SELECTED PASSAGE

Karavan Press at the FLF 2024

The Franschhoek Literary Festival17 to 19 May – is just around the corner and it promises to be another exciting literary adventure. We are thrilled to be involved. You can listen to and meet Karavan Press at the following events:

FRIDAY

11:30-12:30 | [6] THE SOLACE OF STORY
OLD SCHOOL HALL
When the world is falling apart, a novel can help. John Maytham digs into the empathetic and cathartic power of fiction with Andrew Brown, whose new thriller, The Bitterness of Olives, is set against the backdrop of the Israel–Palestine crisis; and with Ian Sutherland, whose new historical novel Catastrophe deals with the Chernobyl nuclear meltdown of 1986.

13:00-14:15 | [18] THAT’S WHAT SHE SAID (Screening)
FRANSCHHOEK THEATRE
Natasha Sutherland’s inventive documentary begins by observing the making of a stage adaptation of Tracy Going’s book Brutal Legacy, in which she reveals her past experience of abusive relationships. It then documents the frank conversations that follow between members of the audience. A powerful social dialogue about men, women and violence.

DATASET EXTRACT
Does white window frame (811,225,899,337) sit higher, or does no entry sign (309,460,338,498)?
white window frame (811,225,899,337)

---

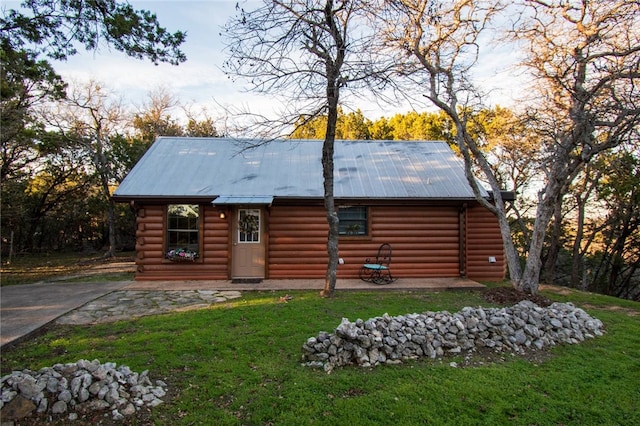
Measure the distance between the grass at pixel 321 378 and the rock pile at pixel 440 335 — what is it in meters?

REQUIRED ACTIONS
1. Reproduce word for word the part of the Karavan Press festival program that opens with the words containing "11:30-12:30 | [6]" and closes with "women and violence.".
2. Say whether each statement agrees with the Karavan Press festival program. Answer yes or no, and quote the deciding words from the program exactly.
(a) The Bitterness of Olives is set against the backdrop of the Israel–Palestine crisis.
(b) The screening of That's What She Said is held in the Old School Hall.
(c) Ian Sutherland's novel Catastrophe deals with the Chernobyl nuclear meltdown of 1986.
3. Write the next part of the Karavan Press festival program, starting after its last sentence.
The records are not needed for anything here.

ANSWERS PER TASK
1.
11:30-12:30 | [6] THE SOLACE OF STORY
OLD SCHOOL HALL
When the world is falling apart, a novel can help. John Maytham digs into the empathetic and cathartic power of fiction with Andrew Brown, whose new thriller, The Bitterness of Olives, is set against the backdrop of the Israel–Palestine crisis; and with Ian Sutherland, whose new historical novel Catastrophe deals with the Chernobyl nuclear meltdown of 1986.

13:00-14:15 | [18] THAT’S WHAT SHE SAID (Screening)
FRANSCHHOEK THEATRE
Natasha Sutherland’s inventive documentary begins by observing the making of a stage adaptation of Tracy Going’s book Brutal Legacy, in which she reveals her past experience of abusive relationships. It then documents the frank conversations that follow between members of the audience. A powerful social dialogue about men, women and violence.

2.
(a) Yes: "whose new thriller, The Bitterness of Olives, is set against the backdrop of the Israel–Palestine crisis"
(b) No: "13:00-14:15 | [18] THAT’S WHAT SHE SAID (Screening)
FRANSCHHOEK THEATRE"
(c) Yes: "whose new historical novel Catastrophe deals with the Chernobyl nuclear meltdown of 1986"

3.
14:30-15:30 | [26] GOOD THINGS IN SMALL PACKAGES
COUNCIL CHAMBERS
In an age of attention deficits, short fiction is in demand. Diane Awerbuck (Inside Your Body There Are Flowers) discusses the nuts and bolts of the form with three writers: Troy Onyango (For What Are Butterflies Without Their Wings), Frankie Murrey (Everyone Dies) and Dawn Garisch (What Remains).

16:00-17:00 | [32] TURNING THE TIDE
CONGREGATIONAL CHURCH
Anti-GBV awareness campaigns are not stopping the war waged on women by violent men. What will? How will the codes of South African masculinity be rewritten? Tracy Going (Brutal Legacy) speaks to Andy Kawa (Kwanele, Enough!) and Joy Watson (Striving for Social Equity).

SATURDAY

10:00-11:00 | [47] A HOME IS NOT A HOUSE (Screening)
FRANSCHHOEK THEATRE
Written by Lester Walbrugh (Elton Baatjies) and directed by Earl Kopeledi, this short film is a bold exploration of Cape Town’s class and race chasms – and the weight of personal histories. Three homeless people are tasked with retrieving a hard drive from a beachside bungalow. They stick around to luxuriate, but then it gets complicated …
Lester Walbrugh and Earl Kopeledi will give a short Q&A after the screening.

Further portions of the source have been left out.